Dreessen: Keineswegs. Wir haben diesen Bereitschaftsdienst vor vier oder fünf Jahren eingerichtet, weil mutmaßlich organisierte Diebesbanden die Festivalbesucher bestohlen haben. Sie traten wie normale Fans auf und entwendeten aus den Zelten und im Gedränge vor den Bühnen Geldbörsen und Bargeld. Man konnte das damals sogar auf Videos ganz gut verfolgen.

LTO: Aber braucht es denn für solche Delikte einen Bereitschaftsdienst bei der Staatsanwaltschaft? Sie würden ja wohl kaum einen Haftbefehl gegen einen Dieb erlassen?

Dreessen: Normalerweise natürlich nicht. Aber es muss schon jemand bereit stehen, um gegebenenfalls notwendige Anträge beim Ermittlungsrichter zu stellen. Und wir beantragen natürlich  sehr wohl einen Haftbefehl, wenn wir Anhaltspunkte dafür haben, dass ein organisierter, gewerbsmäßiger Diebstahl vorliegt oder es sich um reisende Täter handelt, auf die wir nicht wieder Zugriff erhalten würden. In diesen Fällen kann man ja auch eine Hauptverhandlungshaft nach § 127b Strafprozessordnung mit dem Ziel einer zeitnahen Verurteilung beantragen.

"Normalerweise machen den Bereitschaftsdienst junge Kollegen"

LTO: Und, wie viele Anträge haben Sie gestellt?

▶ [Das Material]:
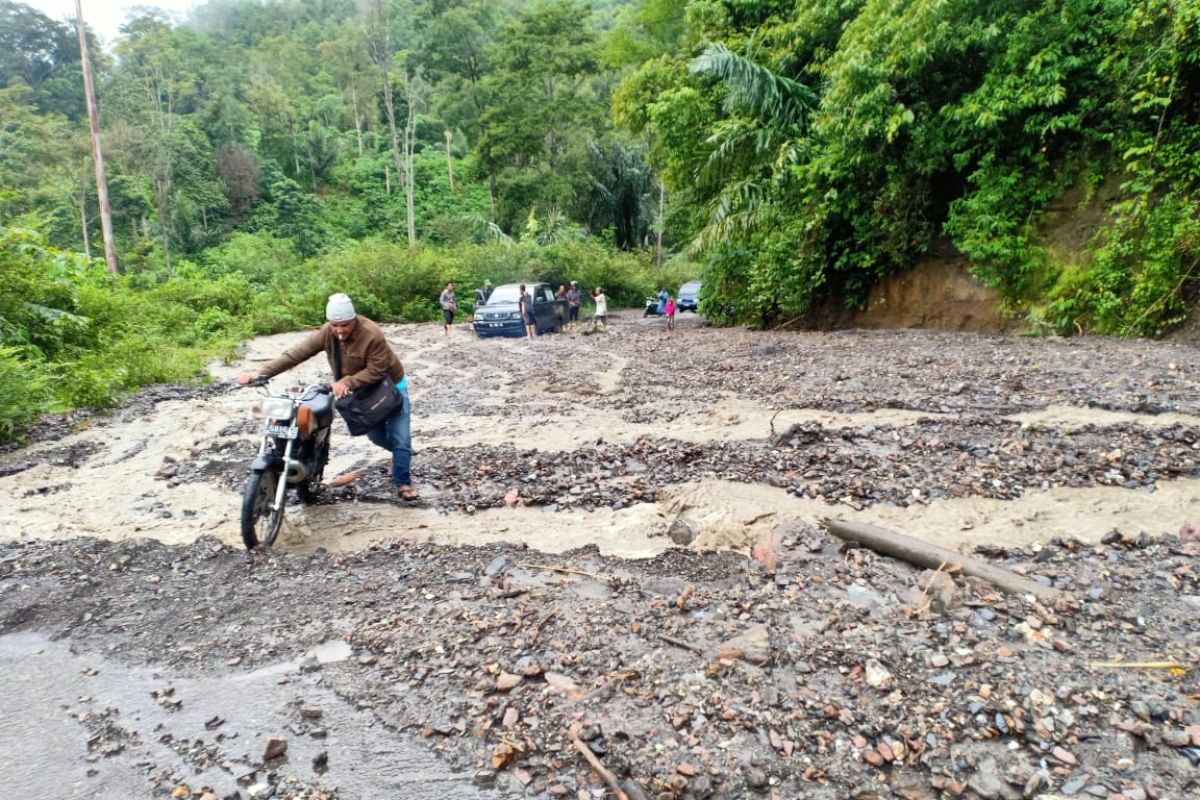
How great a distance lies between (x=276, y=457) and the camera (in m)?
4.66

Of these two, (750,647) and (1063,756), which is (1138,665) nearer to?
(1063,756)

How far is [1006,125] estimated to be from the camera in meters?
12.5

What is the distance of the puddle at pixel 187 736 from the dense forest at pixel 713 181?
22.2 feet

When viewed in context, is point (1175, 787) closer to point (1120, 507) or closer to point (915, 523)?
point (915, 523)

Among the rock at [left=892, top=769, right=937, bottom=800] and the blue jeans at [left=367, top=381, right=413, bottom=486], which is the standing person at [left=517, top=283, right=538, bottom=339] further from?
the rock at [left=892, top=769, right=937, bottom=800]

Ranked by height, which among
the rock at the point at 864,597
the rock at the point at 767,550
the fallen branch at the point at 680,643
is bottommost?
the rock at the point at 767,550

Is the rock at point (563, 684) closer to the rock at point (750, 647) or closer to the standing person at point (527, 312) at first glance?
the rock at point (750, 647)

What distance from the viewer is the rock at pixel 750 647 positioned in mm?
2881

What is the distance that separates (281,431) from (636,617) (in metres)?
2.96

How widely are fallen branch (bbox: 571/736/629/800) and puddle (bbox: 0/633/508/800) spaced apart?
0.33m

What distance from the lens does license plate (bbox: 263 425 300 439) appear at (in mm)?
4676

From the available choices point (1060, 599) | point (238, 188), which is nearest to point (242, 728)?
point (1060, 599)

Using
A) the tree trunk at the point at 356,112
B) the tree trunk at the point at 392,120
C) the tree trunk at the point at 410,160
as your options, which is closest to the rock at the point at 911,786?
the tree trunk at the point at 410,160

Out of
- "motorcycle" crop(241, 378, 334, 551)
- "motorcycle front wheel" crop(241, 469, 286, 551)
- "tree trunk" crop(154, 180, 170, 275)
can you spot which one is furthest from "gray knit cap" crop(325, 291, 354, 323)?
"tree trunk" crop(154, 180, 170, 275)
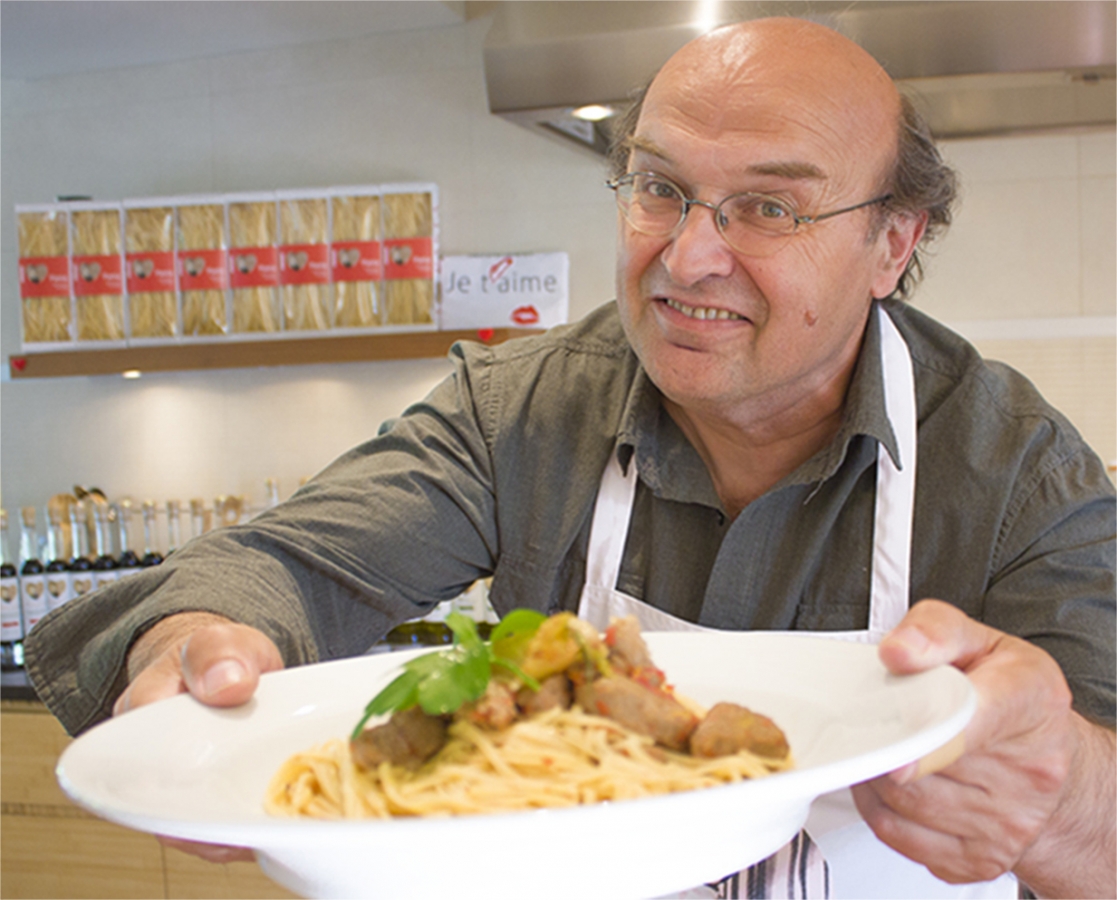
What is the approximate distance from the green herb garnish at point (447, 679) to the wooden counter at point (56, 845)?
2.29 metres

▶ [Aufgabenstellung]: Schreiben Sie aus dem obigen Interview zum Bereitschaftsdienst der Staatsanwaltschaft alles von „Dreessen: Keineswegs. Wir“ bis hinunter zu „ganz gut verfolgen.“ wortgetreu ab.

▶ [Lösung]:
Dreessen: Keineswegs. Wir haben diesen Bereitschaftsdienst vor vier oder fünf Jahren eingerichtet, weil mutmaßlich organisierte Diebesbanden die Festivalbesucher bestohlen haben. Sie traten wie normale Fans auf und entwendeten aus den Zelten und im Gedränge vor den Bühnen Geldbörsen und Bargeld. Man konnte das damals sogar auf Videos ganz gut verfolgen.